→ Source document:

↓↓↓

CLIP Diffusion Art

Fine-tune diffusion models on custom datasets and sample with text-conditioning using CLIP guidance and SwinIR for super resolution.

📌 Dataset with public domain artworks created for this project:

Artworks in Public Domain

📌 Link to interactive run in notebook:

Stunning Art with CLIP Guided Diffusion+SwinIR

📌 Wandb logging is integrated for training and sampling.

Generated Samples

"vibrant watercolor painting of a flower, artstation HQ"

"beautiful matte painting of dystopian city, Behance HD"

"vibrant watercolor painting of a flower, artstation HQ"

"artstation HQ, photorealistic depiction of an alien city"

For more generated artworks, visit this report

Super-resolution Results

Credits

Developed using techniques and architectures borrowed from original work by the authors below:

Guided diffusion and improved diffusion by OpenAI
Original notebook on CLIP guidance sampling by Katherine Crowson (https://github.com/crowsonkb, https://twitter.com/RiversHaveWings) with improvements by nerdyrodent and sadnow (@sadly_existent)

↑↑↑

→ Work instructions:
1. Write out the part of the CLIP Diffusion Art page starting with "For more generated" and going on through "and sadnow (@sadly_existent)".
2. Write what comes next on the CLIP Diffusion Art page, picking up after its last line.
The listing below comes from a different source than the CLIP Diffusion Art page.

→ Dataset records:
↓↓↓

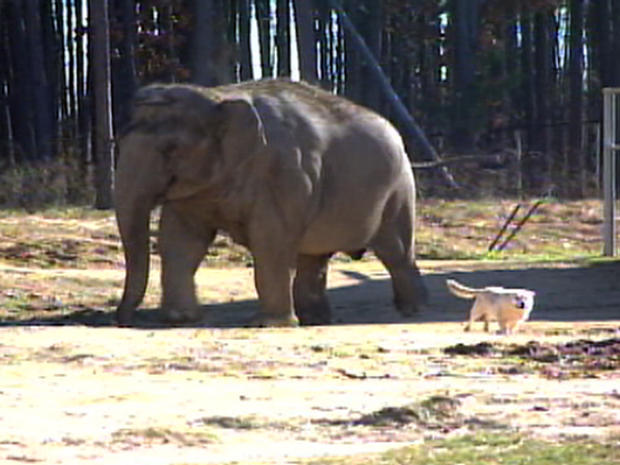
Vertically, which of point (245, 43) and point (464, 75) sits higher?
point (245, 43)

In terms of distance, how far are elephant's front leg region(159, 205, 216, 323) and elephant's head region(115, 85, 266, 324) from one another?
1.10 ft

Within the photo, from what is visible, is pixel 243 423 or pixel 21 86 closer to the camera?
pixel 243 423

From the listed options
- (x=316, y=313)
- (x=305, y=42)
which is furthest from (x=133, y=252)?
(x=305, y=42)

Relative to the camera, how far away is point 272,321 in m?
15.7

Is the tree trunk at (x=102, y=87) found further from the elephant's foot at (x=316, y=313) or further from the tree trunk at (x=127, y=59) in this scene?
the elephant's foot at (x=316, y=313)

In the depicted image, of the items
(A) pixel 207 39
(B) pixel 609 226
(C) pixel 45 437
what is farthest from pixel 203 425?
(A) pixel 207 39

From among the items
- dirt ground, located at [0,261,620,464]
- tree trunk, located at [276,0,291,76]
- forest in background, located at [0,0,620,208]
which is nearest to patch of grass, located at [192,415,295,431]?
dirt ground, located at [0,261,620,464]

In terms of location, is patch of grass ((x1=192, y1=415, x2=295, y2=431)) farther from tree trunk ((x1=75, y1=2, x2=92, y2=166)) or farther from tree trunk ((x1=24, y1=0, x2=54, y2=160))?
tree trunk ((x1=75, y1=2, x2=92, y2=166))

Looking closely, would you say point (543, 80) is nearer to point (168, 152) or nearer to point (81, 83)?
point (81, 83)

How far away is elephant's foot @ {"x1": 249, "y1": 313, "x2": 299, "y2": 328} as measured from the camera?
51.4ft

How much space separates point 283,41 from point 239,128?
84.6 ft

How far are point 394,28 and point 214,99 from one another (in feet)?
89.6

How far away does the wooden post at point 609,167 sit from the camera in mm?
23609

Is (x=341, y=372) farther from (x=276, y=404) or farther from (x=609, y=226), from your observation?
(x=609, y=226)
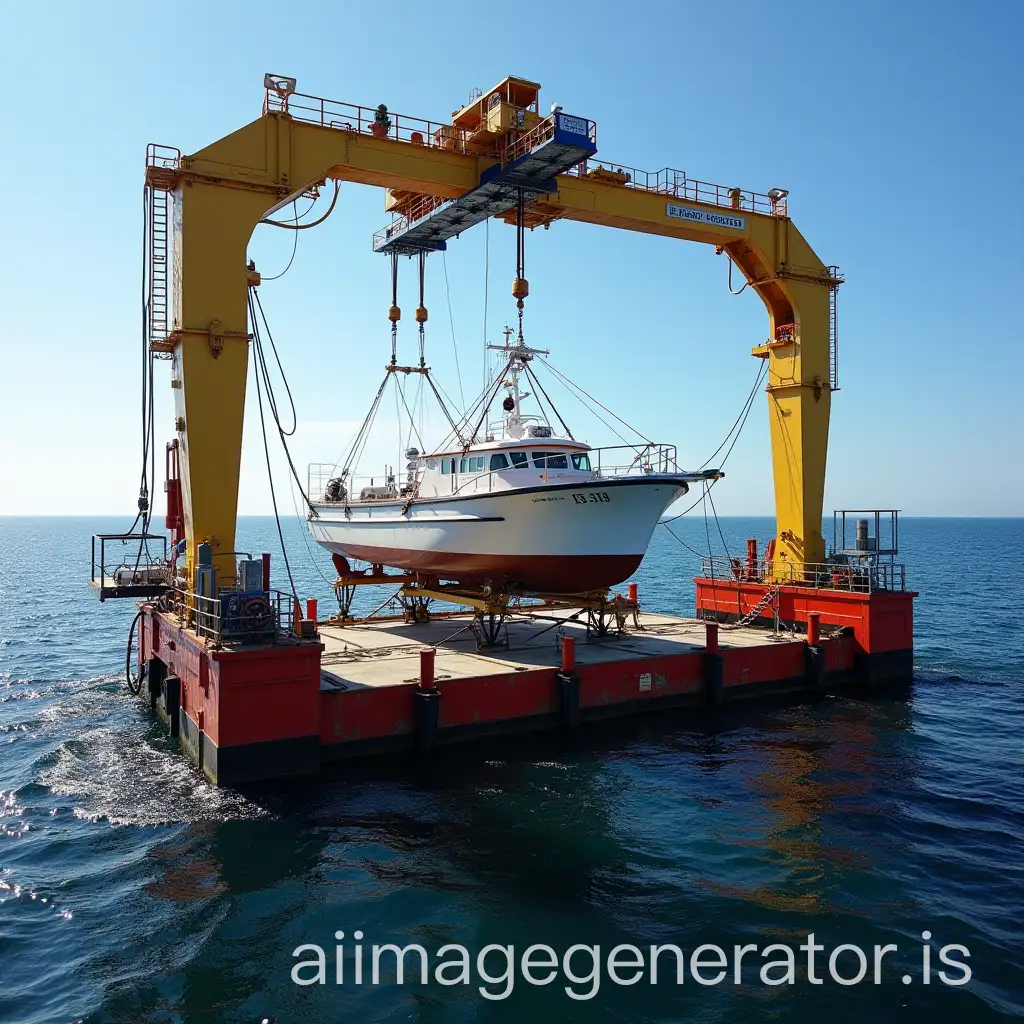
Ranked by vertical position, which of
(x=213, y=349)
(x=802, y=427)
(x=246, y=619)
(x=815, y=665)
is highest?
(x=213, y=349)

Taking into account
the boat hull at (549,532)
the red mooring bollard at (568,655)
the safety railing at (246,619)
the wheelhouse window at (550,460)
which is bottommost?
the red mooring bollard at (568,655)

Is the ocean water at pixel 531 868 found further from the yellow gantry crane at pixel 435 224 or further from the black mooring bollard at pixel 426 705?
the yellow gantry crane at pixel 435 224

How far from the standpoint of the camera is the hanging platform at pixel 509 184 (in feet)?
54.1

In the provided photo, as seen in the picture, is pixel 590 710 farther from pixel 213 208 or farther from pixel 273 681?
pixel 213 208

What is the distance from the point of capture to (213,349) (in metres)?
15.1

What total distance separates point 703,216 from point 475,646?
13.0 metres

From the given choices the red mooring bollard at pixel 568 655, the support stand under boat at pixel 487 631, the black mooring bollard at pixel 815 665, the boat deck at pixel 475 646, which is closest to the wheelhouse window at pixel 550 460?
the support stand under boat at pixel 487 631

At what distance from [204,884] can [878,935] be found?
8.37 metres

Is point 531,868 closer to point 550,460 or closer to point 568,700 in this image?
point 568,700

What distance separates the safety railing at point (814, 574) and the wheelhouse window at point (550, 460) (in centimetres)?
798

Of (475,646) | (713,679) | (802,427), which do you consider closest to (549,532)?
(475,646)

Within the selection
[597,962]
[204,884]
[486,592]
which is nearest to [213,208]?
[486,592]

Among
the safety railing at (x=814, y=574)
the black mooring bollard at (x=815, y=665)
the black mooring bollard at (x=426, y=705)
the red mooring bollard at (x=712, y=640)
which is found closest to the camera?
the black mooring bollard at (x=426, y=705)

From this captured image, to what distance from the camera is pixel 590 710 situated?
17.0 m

↑↑↑

→ Responses by task:
1.
For more generated artworks, visit this report

Super-resolution Results

Credits

Developed using techniques and architectures borrowed from original work by the authors below:

Guided diffusion and improved diffusion by OpenAI
Original notebook on CLIP guidance sampling by Katherine Crowson (https://github.com/crowsonkb, https://twitter.com/RiversHaveWings) with improvements by nerdyrodent and sadnow (@sadly_existent)

2.
SwinIR: Image Restoration Using Shifted Window Transformer from https://github.com/JingyunLiang/SwinIR

Huge thanks to all their great work! I highly recommend checking out these repos.

Installation

git clone https://github.com/sreevishnu-damodaran/clip-diffusion-art.git -q
cd clip-diffusion-art
pip install -e . -q
git clone https://github.com/JingyunLiang/SwinIR.git -q
git clone https://github.com/crowsonkb/guided-diffusion -q
pip install -e guided-diffusion -q
git clone https://github.com/openai/CLIP -q
pip install -e ./CLIP -q

Dataset

Public Domain Artworks dataset used in this repo:

https://www.kaggle.com/sreevishnudamodaran/artworks-in-public-domain

Additional details datasets/README.md

Training & Fine-tuning

Chooose the hyperparameters for training. These are resonable defaults to fine-tune on a custom dataset with a 16GB GPUs on Colab or Kaggle:

MODEL_FLAGS="--image_size 256 --num_channels 128 --num_res_blocks 2 --num_heads 1 --attention_resolutions 16"
DIFFUSION_FLAGS="--diffusion_steps 1000 --noise_schedule linear --learn_sigma True --rescale_learned_sigmas True --rescale_timesteps True --use_scale_shift_norm False"
TRAIN_FLAGS="--lr 5e-6 --save_interval 500 --batch_size 16 --use_fp16 True --wandb_project diffusion-art-train --use_checkpoint True --resume_checkpoint pretrained_models/lsun_uncond_100M_1200K_bs128.pt"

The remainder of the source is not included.